When it came to our vegetables and other necessities, most of those were purchased from the grocery store. We did have summer gardens that we enjoyed for the extra tomatoes, and we always shared anything we had in abundance. 

We did not preserve a lot of our food except jerky from the extra venison we had. 

How We Created Our Local Food System

When we began creating our local food system, it was in 2019 before the pandemic. Luckily, before 2020, we were well on our way to a sustainable local food system. We were milking our own cow, we had a freezer full of meat, and a great community. When we came home from the NICU with our infant son, we didn’t want to go to the grocery store like everyone else. At that time, we began talk to our friends and neighbors about what we could provide for each other. We had full freezers of meat, we had neighbors with barns full of hay and grain that they couldn’t sell because no one was leaving their houses.

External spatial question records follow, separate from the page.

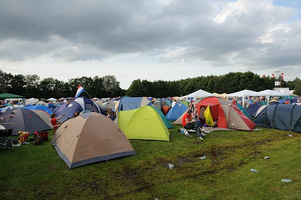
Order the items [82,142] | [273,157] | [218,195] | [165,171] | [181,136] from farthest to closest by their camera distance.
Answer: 1. [181,136]
2. [273,157]
3. [82,142]
4. [165,171]
5. [218,195]

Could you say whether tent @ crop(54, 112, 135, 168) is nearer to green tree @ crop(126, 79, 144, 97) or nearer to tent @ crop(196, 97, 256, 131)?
tent @ crop(196, 97, 256, 131)

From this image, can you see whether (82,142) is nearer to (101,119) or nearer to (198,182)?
(101,119)

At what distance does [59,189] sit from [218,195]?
3688mm

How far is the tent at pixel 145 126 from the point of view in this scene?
8617mm

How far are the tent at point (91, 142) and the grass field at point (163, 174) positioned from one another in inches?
9.7

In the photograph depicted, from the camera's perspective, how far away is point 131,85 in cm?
7288

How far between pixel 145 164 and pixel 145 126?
3.16 metres

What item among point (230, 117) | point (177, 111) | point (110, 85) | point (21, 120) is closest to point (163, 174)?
point (230, 117)

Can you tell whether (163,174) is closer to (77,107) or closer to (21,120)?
(21,120)

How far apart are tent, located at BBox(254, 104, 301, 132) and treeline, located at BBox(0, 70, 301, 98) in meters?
48.8

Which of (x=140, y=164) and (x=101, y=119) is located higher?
(x=101, y=119)

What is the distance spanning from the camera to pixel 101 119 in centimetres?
662

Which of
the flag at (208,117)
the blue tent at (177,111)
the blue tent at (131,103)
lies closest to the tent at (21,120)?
the blue tent at (131,103)

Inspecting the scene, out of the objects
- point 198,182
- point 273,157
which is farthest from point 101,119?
point 273,157
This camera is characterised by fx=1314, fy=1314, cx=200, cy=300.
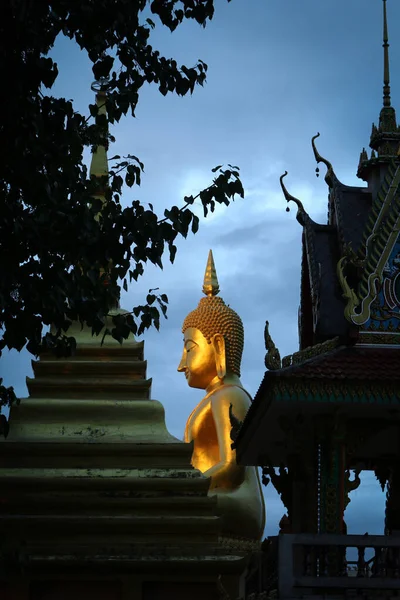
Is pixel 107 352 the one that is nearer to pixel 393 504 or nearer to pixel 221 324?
pixel 393 504

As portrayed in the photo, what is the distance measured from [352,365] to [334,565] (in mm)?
2484

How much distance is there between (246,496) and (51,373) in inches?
178

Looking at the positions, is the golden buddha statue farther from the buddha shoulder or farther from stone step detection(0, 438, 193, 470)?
stone step detection(0, 438, 193, 470)

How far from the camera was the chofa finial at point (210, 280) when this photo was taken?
Result: 2333 cm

Everything that we currently or have previously sourced locally
    • Meat – So we traded meat and milk for grain, which was our biggest catalyst in jump-starting our local food system. When food shortages happened, we began donating to our community, and our community donated milk products for our pigs. We trade for services all the time now, too!
    • Vegetables – We trade work for extra fruits and vegetables. We trade tractor work for compost.
    • Flour – They neighbors down the road have a commercial grain mill and grow their own wheat, which is a great source for our flour needs.
    • Animal feeds (scraps and quality feed) – some neighbors will bring canning scraps for our pigs and chickens.

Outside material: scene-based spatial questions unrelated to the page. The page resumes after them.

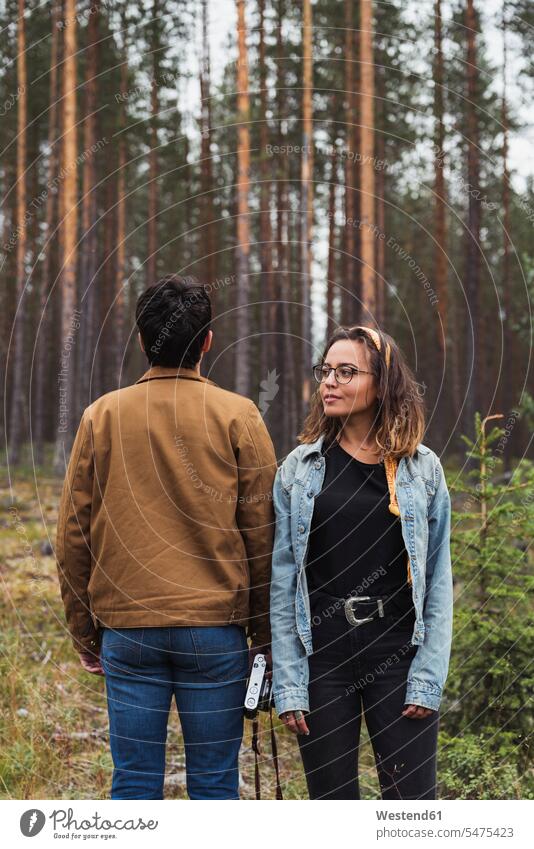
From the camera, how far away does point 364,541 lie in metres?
3.09

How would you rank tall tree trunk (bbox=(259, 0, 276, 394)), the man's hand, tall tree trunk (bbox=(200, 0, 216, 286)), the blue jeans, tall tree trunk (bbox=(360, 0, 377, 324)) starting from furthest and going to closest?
tall tree trunk (bbox=(259, 0, 276, 394)), tall tree trunk (bbox=(200, 0, 216, 286)), tall tree trunk (bbox=(360, 0, 377, 324)), the man's hand, the blue jeans

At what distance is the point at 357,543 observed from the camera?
3.09 metres

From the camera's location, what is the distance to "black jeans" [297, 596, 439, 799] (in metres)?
3.09

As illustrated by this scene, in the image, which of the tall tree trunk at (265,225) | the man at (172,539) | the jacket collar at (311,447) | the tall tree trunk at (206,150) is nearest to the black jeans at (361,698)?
the man at (172,539)

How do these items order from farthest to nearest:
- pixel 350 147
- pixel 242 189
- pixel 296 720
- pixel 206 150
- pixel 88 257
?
1. pixel 88 257
2. pixel 206 150
3. pixel 350 147
4. pixel 242 189
5. pixel 296 720

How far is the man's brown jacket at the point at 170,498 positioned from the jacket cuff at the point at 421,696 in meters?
0.68

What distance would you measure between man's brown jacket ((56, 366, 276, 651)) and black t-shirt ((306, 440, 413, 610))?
24cm

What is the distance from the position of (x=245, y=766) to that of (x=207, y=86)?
45.1ft

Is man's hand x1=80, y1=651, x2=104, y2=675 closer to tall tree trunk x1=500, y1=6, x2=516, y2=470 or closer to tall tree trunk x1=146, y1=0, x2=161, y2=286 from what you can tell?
tall tree trunk x1=146, y1=0, x2=161, y2=286

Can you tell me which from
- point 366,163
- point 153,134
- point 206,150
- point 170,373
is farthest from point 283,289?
point 170,373

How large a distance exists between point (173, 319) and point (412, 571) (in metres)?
1.30

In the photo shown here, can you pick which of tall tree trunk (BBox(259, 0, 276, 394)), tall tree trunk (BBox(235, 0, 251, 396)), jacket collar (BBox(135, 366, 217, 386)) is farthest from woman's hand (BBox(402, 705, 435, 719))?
tall tree trunk (BBox(259, 0, 276, 394))

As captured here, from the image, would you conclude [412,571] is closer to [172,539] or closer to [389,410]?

Putting a Local Food System Into Action

  • This is a very community oriented system – go to your local church, make friends with a local farmer, check social media. You don’t have to be a farmer to have a local food system because you can trade your skills as well. 
  • Talk to people, make deals – start working with your community to see who has what.
  • Make a list of 10 most used items in your home
  • Make a list of 2-3 things you can increase production of to supply your community
    • This doesn’t require you to source everything from neighbors. You can simply buy from local stores that source from local farmers. The actual definition of local food is items that come from a 100-mile radius. If you find a great source of a product out of the area, there is no police pointing out that our food isn’t local. 
  • How to make it work
    • We as Americans eat too much – stretch meat in soups or salads.
    • Adjusting your pallet – use ground pork instead of ground beef, think outside the box
    • Determining what you absolutely cannot source locally and buy in bulk
      • Salt is a great example

Have we become too complacent?

We have become reliant on systems. If everything shut down again tomorrow, can you feed your family?

So many people say that they miss the America we were on 9/12/2001, I miss the homesteaders we all became on 3/14/2020.